** START Provided records **
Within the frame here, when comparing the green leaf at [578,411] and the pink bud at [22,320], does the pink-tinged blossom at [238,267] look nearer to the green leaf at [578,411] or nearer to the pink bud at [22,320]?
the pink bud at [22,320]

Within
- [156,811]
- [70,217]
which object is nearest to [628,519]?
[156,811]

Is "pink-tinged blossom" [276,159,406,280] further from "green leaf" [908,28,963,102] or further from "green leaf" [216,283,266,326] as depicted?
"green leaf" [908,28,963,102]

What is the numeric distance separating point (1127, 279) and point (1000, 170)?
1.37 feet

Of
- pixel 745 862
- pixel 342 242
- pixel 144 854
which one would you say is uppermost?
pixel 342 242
** END Provided records **
## Stated problem
Reproduce the records word for word.

## Task response
Within the frame here, when comparing the green leaf at [578,411] and the pink bud at [22,320], does the pink-tinged blossom at [238,267] look nearer to the green leaf at [578,411] or nearer to the pink bud at [22,320]?
the pink bud at [22,320]

Within
- [156,811]
- [70,217]
which object is nearest to [628,519]?
[156,811]

Is "pink-tinged blossom" [276,159,406,280] further from "green leaf" [908,28,963,102] or further from "green leaf" [216,283,266,326] as depicted?
"green leaf" [908,28,963,102]

What is the numeric distance separating point (1127, 279) and point (1000, 170)?
1.37 feet

Of
- pixel 745 862
- pixel 342 242
- pixel 144 854
which one would you say is uppermost?
pixel 342 242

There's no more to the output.